2. Tahap Penggarapan
a. Ekplorasi
Eksplorasi merupakan proses awal dari mengamati seekor kera
menemukan gerak-gerak dan menjadikan pencarian gerak dalam
menggarap bentuk visual sebuah sajian karya tari. Pada tahap ini
pengkarya bergerak mengikuti imajinasi dan interpretasi terhadap ide
gagasan. Intensitas dan kecerdasan tubuh sangat diperlukan dalam
pembagian tenaga agar disetiap bagian tenaga penari bisa dimaksimalkan.
Gerak atau teknik inilah yang mendasari proses eksplorasi.

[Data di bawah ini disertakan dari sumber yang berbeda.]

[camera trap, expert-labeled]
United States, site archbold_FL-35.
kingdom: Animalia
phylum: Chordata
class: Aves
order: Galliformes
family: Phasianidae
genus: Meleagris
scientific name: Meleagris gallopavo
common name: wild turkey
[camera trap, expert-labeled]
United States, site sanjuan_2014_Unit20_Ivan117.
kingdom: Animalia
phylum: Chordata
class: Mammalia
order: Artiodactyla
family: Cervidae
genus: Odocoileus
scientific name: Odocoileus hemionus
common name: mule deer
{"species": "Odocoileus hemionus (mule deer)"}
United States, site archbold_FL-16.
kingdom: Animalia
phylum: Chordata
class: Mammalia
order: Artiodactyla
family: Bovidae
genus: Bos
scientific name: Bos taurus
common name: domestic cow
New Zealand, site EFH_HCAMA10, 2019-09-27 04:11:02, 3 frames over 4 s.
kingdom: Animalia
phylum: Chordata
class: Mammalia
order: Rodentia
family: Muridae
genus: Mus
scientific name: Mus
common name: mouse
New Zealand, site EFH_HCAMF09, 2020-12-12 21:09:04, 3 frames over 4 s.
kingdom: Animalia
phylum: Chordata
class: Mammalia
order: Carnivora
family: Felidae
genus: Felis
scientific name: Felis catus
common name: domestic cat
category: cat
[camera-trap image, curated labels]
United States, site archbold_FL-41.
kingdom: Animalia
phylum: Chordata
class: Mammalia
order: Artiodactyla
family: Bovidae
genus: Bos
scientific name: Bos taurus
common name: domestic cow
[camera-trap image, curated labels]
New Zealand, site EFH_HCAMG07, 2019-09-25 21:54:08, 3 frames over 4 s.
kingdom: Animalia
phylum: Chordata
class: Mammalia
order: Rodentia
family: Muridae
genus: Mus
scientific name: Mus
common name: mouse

Pada karya tari ini pengkarya mengeksplorasi gerak kera dan
mengembangkan vokabuler gerak Kethek Ogleng. Pengkarya mencoba
menerapkan teknik koreografi yang dapat mendukung dalam proses
eksplorasi. Pada karya ini, agar sesuai dengan maksud yang diinginkan
menggunakan tehnik gerak seperti spiral, yaitu tehnik kelenturan tubuh
yang terfokus pada torso, jump atau loncatan yang dipadukan dengan
28
gerak kaki dan inisiasi yaitu tehnik dalam menjadikan kesadaraan tubuh
mana yang digerakan dengan berfokus kepada satu titik bagian tubuh
yang mendasar.
Penataan level gerak dengan menggunakan media bancik agar
memperkuat visual dalam penggarapan koreografi. Property Bancik
menjadi tantangan seorang penari untuk mencapai ketubuhan kera karena
lekat dengan lompatan. Penguasaan ruang dengan properti tali untuk
menjadikan ruang menjadi dua dimensi memecah. Selain itu kera juga
lekat dengan memanjat, sehingga tali sebagai media memanjat pengkarya
dan penempatan pola lantai untuk membangun suasana dan dinamika di
dalam sajian permainan garis dan pola horizontal, vertikal, diagonal.
b. Penyusunan
Proses penyusunan gerak merupakan kelanjutan dari tahap
eksplorasi. Hasil eksplorasi berupa potongan-potongan gerak dipadukan
menjadi bentuk gerak yang sesuai dengan ide gagasan. Dalam proses
penyusunan ini masih secara bebas dan spontan untuk mencari bentuk-
bentuk gerak yang sesuai serta menjelajahi semua organ tubuh
semaksimal mungkin. Dari materi yang telah ada, kemudian dimulai
tahap penyusunan yaitu dengan menggabungkan, memadukan gerak-
gerak perbagian yang sudah ada pada pencarian gerak yang sebelumnya
dilakukan.
29
Gerak tersebut selanjutnya dikembangkan dari aspek tenaga,
volume, dinamika, dan kesadaran ruang tubuh penari yang menghasilkan
vokabuler gerak baru. Ada sebab akibat dari bentuk gerak menjadi
pertimbangan teknis yang berkaitan dengan pemilihan gerak
penghubung. Rangkaian gerak tersebut kemudian disusun dan dirangkai
dalam alur yang telah ditentukan dengan di komunikasikan kepada
penari untuk memutuskan gerak yang lebih sesuai.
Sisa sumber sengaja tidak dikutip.